__YOUR ASSIGNMENT__:
Make an exact copy of each entry, leaving out every picture.
--- --- ---
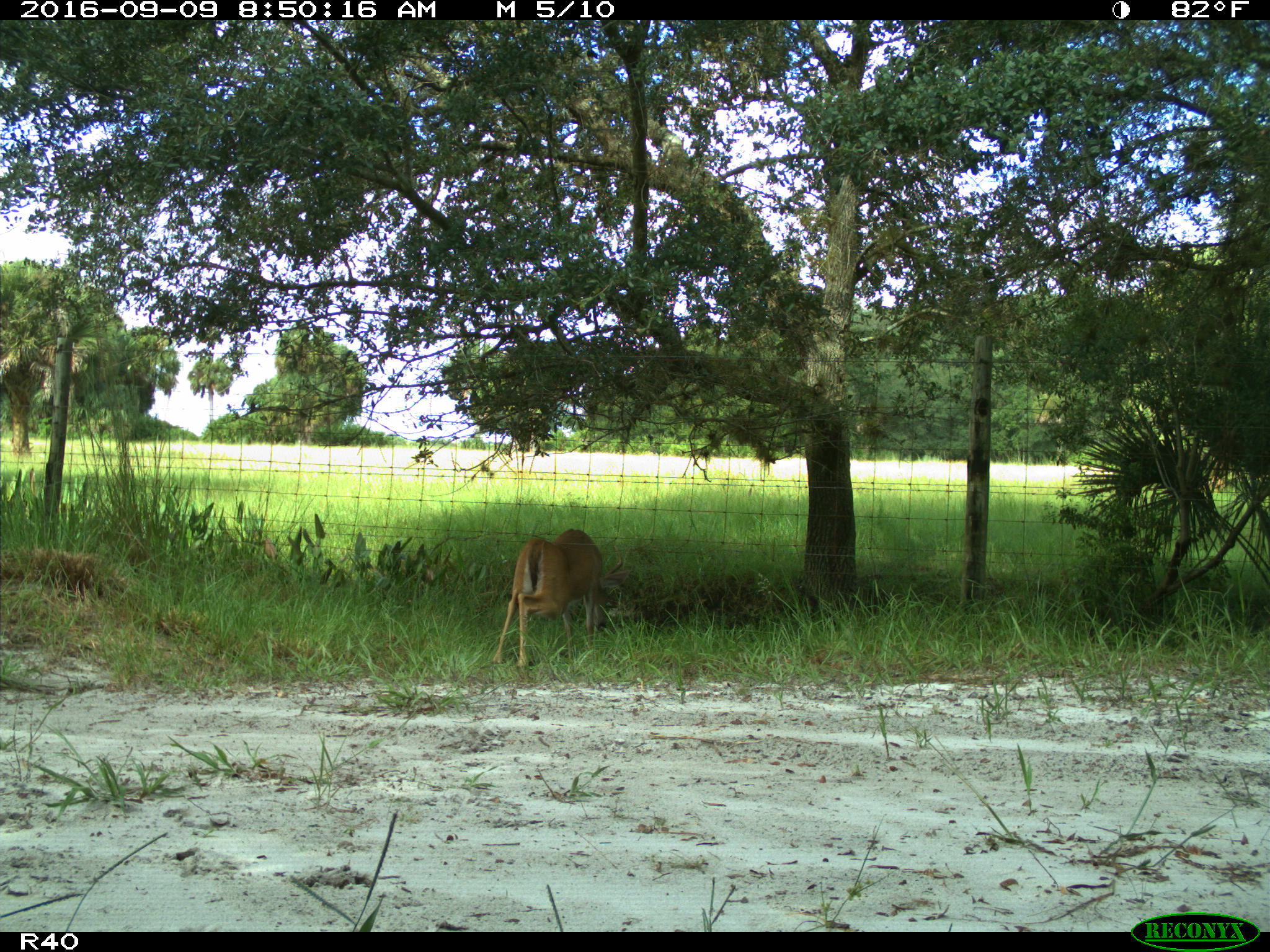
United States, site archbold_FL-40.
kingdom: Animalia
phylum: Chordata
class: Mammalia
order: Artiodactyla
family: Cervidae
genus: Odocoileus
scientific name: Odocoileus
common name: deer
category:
--- --- ---
__FINISHED TASK__:
United States, site archbold_FL-40.
kingdom: Animalia
phylum: Chordata
class: Mammalia
order: Artiodactyla
family: Cervidae
genus: Odocoileus
scientific name: Odocoileus
common name: deer
category:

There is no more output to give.